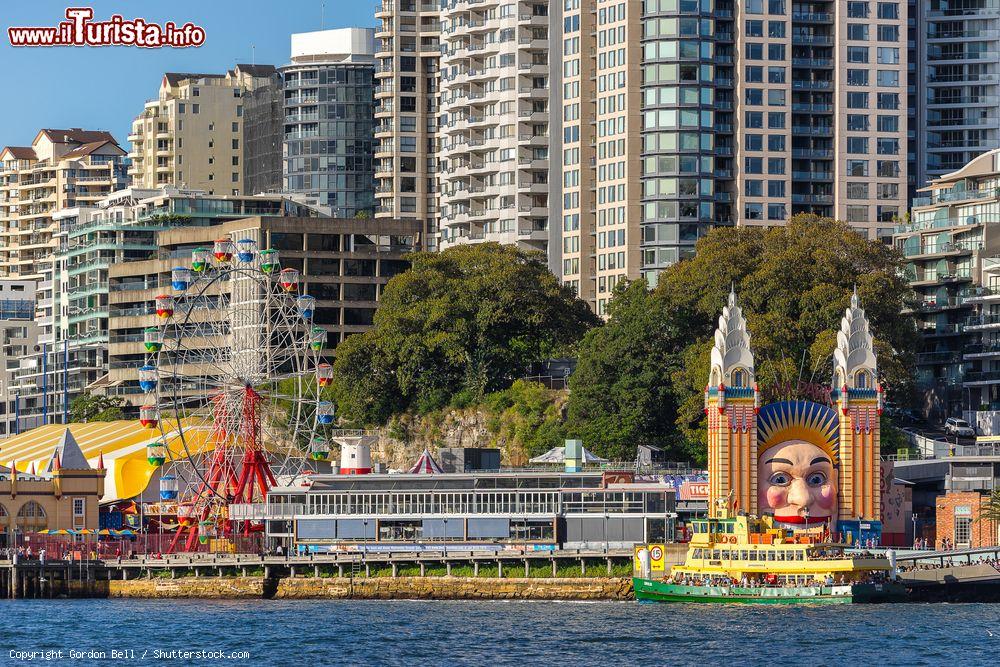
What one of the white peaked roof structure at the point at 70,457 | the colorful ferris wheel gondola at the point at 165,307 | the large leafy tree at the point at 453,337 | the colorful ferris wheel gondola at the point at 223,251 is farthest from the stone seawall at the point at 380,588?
the large leafy tree at the point at 453,337

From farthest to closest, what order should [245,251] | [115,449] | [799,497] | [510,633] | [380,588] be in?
[115,449]
[245,251]
[380,588]
[799,497]
[510,633]

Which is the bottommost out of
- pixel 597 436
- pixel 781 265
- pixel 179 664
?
pixel 179 664

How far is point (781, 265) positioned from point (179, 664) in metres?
70.5

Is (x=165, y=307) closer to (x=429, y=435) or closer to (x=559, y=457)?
(x=559, y=457)

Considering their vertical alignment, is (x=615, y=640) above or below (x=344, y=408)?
below

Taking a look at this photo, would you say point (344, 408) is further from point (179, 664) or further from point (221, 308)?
point (179, 664)

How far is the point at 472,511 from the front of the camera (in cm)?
13662

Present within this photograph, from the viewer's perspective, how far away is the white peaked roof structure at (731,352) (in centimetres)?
13600

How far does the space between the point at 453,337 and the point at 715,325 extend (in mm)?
21139

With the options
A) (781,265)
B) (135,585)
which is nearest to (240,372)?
(135,585)

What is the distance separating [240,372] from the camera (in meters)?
147

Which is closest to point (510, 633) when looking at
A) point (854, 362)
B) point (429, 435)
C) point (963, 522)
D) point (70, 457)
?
point (854, 362)

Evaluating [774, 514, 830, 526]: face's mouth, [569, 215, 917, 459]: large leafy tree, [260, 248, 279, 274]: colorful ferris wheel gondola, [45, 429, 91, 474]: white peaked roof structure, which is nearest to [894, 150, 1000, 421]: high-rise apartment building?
[569, 215, 917, 459]: large leafy tree

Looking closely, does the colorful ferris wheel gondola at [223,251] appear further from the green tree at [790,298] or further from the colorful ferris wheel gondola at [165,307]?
the green tree at [790,298]
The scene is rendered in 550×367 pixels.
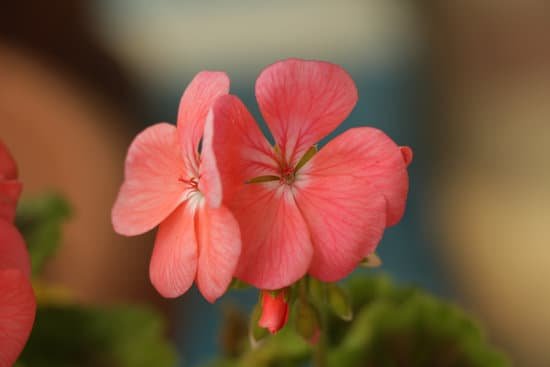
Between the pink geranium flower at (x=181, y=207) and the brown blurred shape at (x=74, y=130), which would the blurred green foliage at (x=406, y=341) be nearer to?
the pink geranium flower at (x=181, y=207)

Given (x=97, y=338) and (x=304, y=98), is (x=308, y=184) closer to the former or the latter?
(x=304, y=98)

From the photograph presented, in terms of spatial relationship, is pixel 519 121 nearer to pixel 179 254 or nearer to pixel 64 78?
pixel 64 78

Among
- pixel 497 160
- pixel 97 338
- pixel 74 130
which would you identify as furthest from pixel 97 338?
pixel 497 160

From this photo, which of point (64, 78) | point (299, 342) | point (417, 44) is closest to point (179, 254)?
point (299, 342)

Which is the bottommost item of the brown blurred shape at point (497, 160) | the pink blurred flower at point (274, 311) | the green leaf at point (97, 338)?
the brown blurred shape at point (497, 160)

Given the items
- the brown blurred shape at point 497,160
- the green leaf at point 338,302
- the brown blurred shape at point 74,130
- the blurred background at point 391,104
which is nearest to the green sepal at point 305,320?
the green leaf at point 338,302

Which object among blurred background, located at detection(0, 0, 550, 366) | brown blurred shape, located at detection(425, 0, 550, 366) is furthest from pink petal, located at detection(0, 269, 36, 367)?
brown blurred shape, located at detection(425, 0, 550, 366)

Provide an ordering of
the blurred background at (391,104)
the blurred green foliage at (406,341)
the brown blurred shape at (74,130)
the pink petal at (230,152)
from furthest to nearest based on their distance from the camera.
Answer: the blurred background at (391,104)
the brown blurred shape at (74,130)
the blurred green foliage at (406,341)
the pink petal at (230,152)
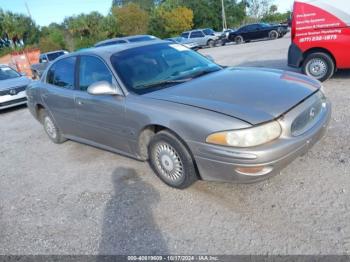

━━━━━━

» What to do
Reproduce word for word everything in the material from the line containing "Provide an ordering of" down to the end, including both of those ends. Leave the pictures out of your answer.

» Correct response
Provide an ordering of
the blurred background at (391,104)
the blurred green foliage at (406,341)
the brown blurred shape at (74,130)
the pink petal at (230,152)
from furthest to nearest based on their distance from the camera.
Answer: the blurred background at (391,104)
the brown blurred shape at (74,130)
the blurred green foliage at (406,341)
the pink petal at (230,152)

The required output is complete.